Thermaltake to the rescue?

We have it on good authority that ATI would love to use the same sort of cooling package that Nvidia employs but it's simply not possible: the X1900 produces too much heat. Take it from us, a pair of high-end ATI cards in CrossFire is nigh-on unbearable unless you wear close-fitting headphones, and this gives the graphics card manufacturers a conundrum. The X1900 is, as we've said, a fine graphics chip but the cooling is a nightmare that detracts from the appeal of the graphics card. Sapphire has come up with a novel solution in the shape of a liquid cooling package from Thermaltake that is pre-installed on a Radeon X1900 XTX. This is the Tide Water mini system and it's exclusive to Sapphire for the time being.
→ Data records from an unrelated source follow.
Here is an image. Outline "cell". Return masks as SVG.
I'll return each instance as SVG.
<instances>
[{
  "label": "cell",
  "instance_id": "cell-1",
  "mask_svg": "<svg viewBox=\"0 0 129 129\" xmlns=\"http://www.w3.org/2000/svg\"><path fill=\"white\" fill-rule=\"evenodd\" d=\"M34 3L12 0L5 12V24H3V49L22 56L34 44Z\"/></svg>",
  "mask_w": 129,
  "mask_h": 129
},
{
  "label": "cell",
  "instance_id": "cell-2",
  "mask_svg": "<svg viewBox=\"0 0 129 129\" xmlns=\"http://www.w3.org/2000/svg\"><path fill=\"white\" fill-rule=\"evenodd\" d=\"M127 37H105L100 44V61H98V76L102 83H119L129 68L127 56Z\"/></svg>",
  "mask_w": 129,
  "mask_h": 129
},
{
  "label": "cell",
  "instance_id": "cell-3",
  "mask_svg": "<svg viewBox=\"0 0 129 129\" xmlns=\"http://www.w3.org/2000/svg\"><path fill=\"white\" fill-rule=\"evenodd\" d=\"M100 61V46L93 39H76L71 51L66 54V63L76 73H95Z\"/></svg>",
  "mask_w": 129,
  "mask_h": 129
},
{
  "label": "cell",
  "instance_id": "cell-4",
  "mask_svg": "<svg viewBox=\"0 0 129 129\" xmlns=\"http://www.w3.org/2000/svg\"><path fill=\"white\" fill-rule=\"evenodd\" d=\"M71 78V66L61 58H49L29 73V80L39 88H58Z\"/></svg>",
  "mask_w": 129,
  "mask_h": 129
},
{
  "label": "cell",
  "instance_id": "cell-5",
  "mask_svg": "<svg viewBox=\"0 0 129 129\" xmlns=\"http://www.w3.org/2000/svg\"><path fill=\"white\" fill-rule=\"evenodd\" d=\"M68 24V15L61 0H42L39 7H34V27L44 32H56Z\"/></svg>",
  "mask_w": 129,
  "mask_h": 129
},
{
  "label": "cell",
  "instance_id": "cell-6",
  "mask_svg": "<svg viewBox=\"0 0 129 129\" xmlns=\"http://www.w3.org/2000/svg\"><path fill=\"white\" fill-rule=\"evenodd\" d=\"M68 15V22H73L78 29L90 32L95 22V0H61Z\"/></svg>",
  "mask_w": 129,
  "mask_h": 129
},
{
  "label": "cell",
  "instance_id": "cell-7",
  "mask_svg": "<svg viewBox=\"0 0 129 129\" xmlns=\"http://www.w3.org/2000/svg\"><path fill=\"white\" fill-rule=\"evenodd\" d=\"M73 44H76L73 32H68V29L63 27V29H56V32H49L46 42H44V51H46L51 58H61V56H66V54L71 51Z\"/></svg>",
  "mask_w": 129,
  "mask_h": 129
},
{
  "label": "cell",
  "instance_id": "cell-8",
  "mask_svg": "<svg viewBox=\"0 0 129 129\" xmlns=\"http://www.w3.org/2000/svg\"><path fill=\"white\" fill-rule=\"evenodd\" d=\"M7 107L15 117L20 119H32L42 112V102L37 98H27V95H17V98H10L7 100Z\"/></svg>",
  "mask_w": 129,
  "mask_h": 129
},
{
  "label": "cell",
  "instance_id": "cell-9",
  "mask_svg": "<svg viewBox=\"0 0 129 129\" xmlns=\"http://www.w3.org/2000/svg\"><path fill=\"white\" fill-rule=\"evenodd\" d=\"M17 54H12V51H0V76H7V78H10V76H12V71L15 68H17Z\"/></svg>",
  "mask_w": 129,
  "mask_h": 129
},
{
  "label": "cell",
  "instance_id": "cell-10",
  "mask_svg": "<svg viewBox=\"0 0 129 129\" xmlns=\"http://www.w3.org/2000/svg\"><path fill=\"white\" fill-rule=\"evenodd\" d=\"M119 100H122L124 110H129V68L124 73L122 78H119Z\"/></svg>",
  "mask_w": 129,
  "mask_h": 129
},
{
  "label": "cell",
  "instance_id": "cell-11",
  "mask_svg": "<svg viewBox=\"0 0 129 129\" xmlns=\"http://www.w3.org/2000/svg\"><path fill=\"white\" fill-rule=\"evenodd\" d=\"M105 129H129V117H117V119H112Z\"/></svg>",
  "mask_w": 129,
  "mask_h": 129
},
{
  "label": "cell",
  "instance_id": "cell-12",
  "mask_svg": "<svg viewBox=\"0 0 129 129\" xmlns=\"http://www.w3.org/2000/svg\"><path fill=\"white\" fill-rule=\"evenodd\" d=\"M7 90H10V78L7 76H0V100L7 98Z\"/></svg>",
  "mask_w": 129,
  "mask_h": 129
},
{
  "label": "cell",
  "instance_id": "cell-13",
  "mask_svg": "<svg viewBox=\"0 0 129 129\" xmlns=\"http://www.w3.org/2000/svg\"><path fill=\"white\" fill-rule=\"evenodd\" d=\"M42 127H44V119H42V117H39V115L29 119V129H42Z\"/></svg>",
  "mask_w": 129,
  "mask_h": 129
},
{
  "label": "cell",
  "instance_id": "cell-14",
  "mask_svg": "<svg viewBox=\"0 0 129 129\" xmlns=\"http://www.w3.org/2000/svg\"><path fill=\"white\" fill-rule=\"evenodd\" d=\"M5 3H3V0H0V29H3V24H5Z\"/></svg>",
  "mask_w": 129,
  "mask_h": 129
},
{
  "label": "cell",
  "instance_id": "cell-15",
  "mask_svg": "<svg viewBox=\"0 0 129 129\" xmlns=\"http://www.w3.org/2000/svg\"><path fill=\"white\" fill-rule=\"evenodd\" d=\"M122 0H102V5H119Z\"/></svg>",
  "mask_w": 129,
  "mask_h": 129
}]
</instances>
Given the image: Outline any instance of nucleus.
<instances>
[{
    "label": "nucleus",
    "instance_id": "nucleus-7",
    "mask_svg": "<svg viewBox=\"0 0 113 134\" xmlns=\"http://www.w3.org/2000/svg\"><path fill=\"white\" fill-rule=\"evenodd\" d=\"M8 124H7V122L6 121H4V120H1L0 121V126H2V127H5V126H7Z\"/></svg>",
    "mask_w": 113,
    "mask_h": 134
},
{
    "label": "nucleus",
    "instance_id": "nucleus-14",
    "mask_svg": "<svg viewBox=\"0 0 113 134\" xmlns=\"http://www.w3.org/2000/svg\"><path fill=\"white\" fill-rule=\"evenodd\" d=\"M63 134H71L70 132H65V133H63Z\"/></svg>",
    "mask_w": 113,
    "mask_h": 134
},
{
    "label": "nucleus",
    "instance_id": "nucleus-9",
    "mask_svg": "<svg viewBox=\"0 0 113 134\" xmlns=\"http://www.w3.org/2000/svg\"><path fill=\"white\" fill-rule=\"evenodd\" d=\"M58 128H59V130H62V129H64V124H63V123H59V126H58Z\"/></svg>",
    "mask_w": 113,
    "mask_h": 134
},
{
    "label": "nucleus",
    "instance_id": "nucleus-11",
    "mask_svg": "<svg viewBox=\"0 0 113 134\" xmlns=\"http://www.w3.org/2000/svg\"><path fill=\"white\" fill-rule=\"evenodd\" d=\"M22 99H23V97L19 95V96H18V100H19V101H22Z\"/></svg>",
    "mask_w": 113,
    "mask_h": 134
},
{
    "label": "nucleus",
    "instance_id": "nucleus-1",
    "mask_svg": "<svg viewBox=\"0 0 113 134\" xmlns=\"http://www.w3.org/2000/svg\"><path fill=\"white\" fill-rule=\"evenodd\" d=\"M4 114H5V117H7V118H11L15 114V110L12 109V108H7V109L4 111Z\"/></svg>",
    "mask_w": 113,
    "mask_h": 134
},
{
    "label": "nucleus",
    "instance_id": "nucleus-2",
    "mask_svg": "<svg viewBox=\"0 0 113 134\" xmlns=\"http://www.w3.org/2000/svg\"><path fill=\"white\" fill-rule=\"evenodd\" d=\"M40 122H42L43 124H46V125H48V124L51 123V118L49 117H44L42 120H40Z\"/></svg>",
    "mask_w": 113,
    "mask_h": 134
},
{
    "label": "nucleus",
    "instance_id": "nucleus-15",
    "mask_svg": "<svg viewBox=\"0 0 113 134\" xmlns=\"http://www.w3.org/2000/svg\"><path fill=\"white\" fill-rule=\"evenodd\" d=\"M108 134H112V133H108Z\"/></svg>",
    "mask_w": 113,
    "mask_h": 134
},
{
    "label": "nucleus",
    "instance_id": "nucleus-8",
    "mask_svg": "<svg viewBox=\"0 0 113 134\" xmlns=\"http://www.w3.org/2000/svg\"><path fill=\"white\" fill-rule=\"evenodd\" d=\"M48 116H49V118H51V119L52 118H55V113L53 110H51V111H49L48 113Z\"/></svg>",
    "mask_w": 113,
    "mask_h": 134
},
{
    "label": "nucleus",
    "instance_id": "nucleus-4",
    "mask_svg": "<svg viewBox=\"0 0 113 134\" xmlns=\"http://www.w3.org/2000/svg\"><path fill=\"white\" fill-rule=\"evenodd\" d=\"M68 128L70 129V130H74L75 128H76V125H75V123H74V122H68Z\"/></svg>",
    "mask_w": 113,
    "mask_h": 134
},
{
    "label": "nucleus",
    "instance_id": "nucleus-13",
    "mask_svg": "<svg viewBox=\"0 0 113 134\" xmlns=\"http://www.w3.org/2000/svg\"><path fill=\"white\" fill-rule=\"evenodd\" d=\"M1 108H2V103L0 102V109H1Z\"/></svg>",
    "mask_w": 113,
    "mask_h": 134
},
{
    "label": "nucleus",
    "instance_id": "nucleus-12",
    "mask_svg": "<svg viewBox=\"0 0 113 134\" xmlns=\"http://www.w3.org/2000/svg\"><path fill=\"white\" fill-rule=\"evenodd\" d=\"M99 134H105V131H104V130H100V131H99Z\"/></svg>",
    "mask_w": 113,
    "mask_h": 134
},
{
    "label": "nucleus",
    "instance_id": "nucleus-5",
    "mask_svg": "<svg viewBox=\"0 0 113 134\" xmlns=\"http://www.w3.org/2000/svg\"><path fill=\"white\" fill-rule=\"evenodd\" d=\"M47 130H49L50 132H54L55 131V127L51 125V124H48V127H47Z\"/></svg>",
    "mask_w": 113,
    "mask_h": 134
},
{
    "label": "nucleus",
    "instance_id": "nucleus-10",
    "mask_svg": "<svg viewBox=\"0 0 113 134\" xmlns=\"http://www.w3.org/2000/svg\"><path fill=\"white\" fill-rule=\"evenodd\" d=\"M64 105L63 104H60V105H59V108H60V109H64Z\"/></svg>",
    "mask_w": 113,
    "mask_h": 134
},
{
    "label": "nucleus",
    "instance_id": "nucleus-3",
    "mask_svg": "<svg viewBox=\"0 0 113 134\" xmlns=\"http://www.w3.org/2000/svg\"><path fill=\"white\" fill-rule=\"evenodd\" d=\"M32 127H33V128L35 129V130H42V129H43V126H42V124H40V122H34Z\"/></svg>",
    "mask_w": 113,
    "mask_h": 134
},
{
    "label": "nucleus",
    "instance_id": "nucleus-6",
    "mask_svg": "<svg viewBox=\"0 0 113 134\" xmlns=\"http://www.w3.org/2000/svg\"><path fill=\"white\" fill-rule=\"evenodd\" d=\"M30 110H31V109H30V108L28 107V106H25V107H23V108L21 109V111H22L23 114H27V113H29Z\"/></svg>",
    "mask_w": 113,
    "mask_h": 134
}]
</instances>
sapphire blizzard radeon x1900 xtx

The graphics card looks amazingly spartan without the conventional heatsink, duct and fan, and instead has tiny finned coolers on the memory chips and a water block on the GPU. Two 1cm-diameter rubber hoses carry coolant to the cooling module which plugs into a PCI slot to hold it in place. The PCI slot doesn't have any electrical function as the Tide Water cooler connects to a four-pin Molex connector to power the fan and pump. Although the Blizzard card that we tested uses a conventional double-slot bracket this is completely unnecessary and Sapphire is talking about including the option of a single bracket or a way of mounting the Tide Water module on the bracket, but right now this is, in total, a three-slot design.

The hoses are long enough and flexible enough to allow you to plug the two parts of the package in whichever slots you like on your motherboard. Incidentally, the Tide Water mini looks very similar to a Leadtek FX5900 that we saw back in 2003.

There's a switch on the cooler so you can select a low or high speed for the fan as it draws air from inside the case and forces it through the copper cooler. The Low setting gives a fan speed of 2,000rpm and a claimed noise level of 18dBA, while the High setting of 2,500rpm gives a level of 26dBA, which is about eight times louder. We did our testing on the low setting, and the Blizzard remained nice and cool. The card was noticeably quieter than a regular X1900. On High, however, the Blizzard sounded much like an air-cooled X1900, which makes it rather pointless.

In fact, it's worse than that because the Low/High switch is inside the case where you can't reach it and the ATI Catalyst drivers don't control the Tide Water unit as the fan is on a dumb switch. An air-cooled X1900 only spins up to full speed when it is under load but the Blizzard will work at the same speed no matter what you're doing.